# Rooster in nesting area?



## Shrub (Jul 25, 2018)

Is it usual for the Rooster to check out the nest box? Today I was watching my chickens, they found that they like the pet carrier to nest in. One hen was in there sitting. saw her head pop out a lil a few times. Next thing she was outside and the rooster was in there, sitting? saw his head pop out a little before he exited and the hen went back in. Normally the Rooster doesn't go in any where and seemed strange.
Well all our animals seem strange.
The rooster tries to lead the hens away from hubby and they always want to follow him, specially shades, she will run blindly after hubby no matter where he goes. Yet the rooster follows me everywhere bringing the girls with him. With neither of us outside they just hang around when it is cold and wet always by the back door. Shades always asking to come inside (they never allowed in now fully outside birdies)
Chickadee (rooster) makes weird sounds when I hand feed him (only possible in the evenings when he allows us to handle him) but I think they are his really enjoying the special food treats he rarely gets. Like my parakeets seeds. Got a little off topic but it is what I do


----------



## robin416 (Sep 8, 2013)

And that's why having a rooster around is so entertaining. We think that he's encouraging his girls to lay eggs and hatch peeps. He should have been doing some talking while in the nest.

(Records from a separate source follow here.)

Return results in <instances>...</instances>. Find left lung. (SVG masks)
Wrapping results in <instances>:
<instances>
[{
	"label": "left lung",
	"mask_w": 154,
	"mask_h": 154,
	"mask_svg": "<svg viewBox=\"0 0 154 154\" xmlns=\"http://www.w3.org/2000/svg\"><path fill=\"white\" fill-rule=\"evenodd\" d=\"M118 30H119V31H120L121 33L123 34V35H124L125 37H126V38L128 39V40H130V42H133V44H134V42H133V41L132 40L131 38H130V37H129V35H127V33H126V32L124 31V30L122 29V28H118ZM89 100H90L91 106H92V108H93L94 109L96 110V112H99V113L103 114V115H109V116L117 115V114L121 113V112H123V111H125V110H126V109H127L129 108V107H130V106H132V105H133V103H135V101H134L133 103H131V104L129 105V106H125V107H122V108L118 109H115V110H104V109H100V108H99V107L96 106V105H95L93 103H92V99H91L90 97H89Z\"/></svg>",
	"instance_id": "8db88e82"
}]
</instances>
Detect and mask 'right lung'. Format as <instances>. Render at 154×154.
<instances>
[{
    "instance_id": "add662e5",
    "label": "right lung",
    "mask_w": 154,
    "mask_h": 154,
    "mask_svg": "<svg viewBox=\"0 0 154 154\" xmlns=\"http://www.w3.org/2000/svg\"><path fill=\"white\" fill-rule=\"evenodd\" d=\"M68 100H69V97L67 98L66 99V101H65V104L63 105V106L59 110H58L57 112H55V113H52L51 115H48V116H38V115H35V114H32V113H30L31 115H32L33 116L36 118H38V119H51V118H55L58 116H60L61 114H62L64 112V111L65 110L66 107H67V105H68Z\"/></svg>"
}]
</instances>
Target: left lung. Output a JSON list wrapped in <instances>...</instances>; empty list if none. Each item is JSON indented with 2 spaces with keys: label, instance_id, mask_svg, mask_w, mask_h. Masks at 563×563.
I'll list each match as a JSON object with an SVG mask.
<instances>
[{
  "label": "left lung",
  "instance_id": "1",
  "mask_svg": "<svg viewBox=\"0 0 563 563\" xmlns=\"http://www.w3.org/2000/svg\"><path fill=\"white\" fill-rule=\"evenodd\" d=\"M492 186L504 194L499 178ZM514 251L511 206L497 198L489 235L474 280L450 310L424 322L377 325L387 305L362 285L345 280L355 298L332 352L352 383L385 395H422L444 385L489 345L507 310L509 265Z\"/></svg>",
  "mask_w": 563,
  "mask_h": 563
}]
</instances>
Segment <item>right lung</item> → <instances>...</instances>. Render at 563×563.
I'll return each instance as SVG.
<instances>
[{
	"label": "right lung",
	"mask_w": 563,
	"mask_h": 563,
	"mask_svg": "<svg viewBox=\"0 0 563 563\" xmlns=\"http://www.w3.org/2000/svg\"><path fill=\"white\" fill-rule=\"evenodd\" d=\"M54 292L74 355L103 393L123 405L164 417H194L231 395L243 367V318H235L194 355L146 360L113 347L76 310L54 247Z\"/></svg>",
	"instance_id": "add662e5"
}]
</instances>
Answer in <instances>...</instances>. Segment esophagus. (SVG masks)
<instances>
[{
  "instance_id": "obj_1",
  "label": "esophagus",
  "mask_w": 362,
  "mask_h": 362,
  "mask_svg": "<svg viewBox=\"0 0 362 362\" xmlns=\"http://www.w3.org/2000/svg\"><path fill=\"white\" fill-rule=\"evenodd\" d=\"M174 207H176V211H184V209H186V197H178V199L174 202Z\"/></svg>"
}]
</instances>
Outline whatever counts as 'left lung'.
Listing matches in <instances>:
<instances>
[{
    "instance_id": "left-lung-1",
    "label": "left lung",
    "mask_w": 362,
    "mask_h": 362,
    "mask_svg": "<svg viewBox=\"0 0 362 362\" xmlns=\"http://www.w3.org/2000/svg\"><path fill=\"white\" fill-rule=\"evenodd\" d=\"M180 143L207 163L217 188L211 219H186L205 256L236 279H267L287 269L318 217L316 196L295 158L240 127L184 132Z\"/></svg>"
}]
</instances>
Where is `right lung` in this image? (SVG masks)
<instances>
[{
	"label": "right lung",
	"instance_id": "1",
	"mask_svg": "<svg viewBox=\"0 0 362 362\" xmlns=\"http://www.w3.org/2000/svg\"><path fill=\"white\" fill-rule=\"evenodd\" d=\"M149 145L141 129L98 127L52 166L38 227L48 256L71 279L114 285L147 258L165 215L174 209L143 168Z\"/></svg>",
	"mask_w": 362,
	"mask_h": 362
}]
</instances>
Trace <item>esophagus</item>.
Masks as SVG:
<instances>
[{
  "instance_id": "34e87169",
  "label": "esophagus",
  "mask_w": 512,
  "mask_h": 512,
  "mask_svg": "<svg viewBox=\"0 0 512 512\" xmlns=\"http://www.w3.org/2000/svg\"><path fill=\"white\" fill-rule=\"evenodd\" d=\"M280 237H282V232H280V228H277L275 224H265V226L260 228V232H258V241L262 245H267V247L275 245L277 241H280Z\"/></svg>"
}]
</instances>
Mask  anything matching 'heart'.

He really doesn't care for your hubs. He's keeping his girls away from the competition. 

More than likely he's telling the girls what he's got and that it's awesome. What's fun is when they find something on the ground and go crazy calling the girls then when they get close, he eats it.


----------



## dawg53 (Aug 25, 2015)

Roosters are smarter than anyone thinks. I had a Delaware rooster stand over a hen while she was in the nest box. He was "cooing" to her encouraging her to lay an egg which she finally did. I'd put some 'crack' (scratch)on the ground and he'd call the girls to come and eat it by picking it up and dropping it on the ground. He made sure "his" hens ate it and he didnt eat any.
Hands down the best rooster I had was a Speckled Sussex, mean as a snake. He would absolutely go berserk if a predator were around, in particular hawks and snakes. I watched him twice fly at least 6 feet up in the air to attack a low flying hawk. All the hens had already run under the bushes after he sounded the alarm. I saw him jump on a good sized yellow rat snake and it quickly slithered off into the neighbors yard.
He attacked me often but never attacked my wife. I gave him away when I moved to Florida and I still miss him. Here's a pic of Dundee:
Shrub, it sounds like you've got a good rooster.


----------



## lover of birds (Nov 7, 2017)

Most of my roosters have always gone in nest boxes and other small areas talking and digging out a spot for the hen who is getting ready to lay.


----------



## nannypattyrn (Aug 23, 2015)

Our rooster “Charlie Brown” was a golden Buff Orpington. Very docile around his humans, but protective of hid girls. He was always cooing and talking to them. He’d show them the nest and even get in it to encourage them to lay. He would always call them for treats.


----------



## Feathers and Friends (Nov 1, 2017)

My rooster will go in the nest boxes and call to the girls then he pops out. Kind of like he’s just checking it out. He’s never actually sat in there and stayed.


----------



## Shrub (Jul 25, 2018)

When one of the hens is in there he will go and sit in the with his head popping out. he doesn't do that with the other hen tho


----------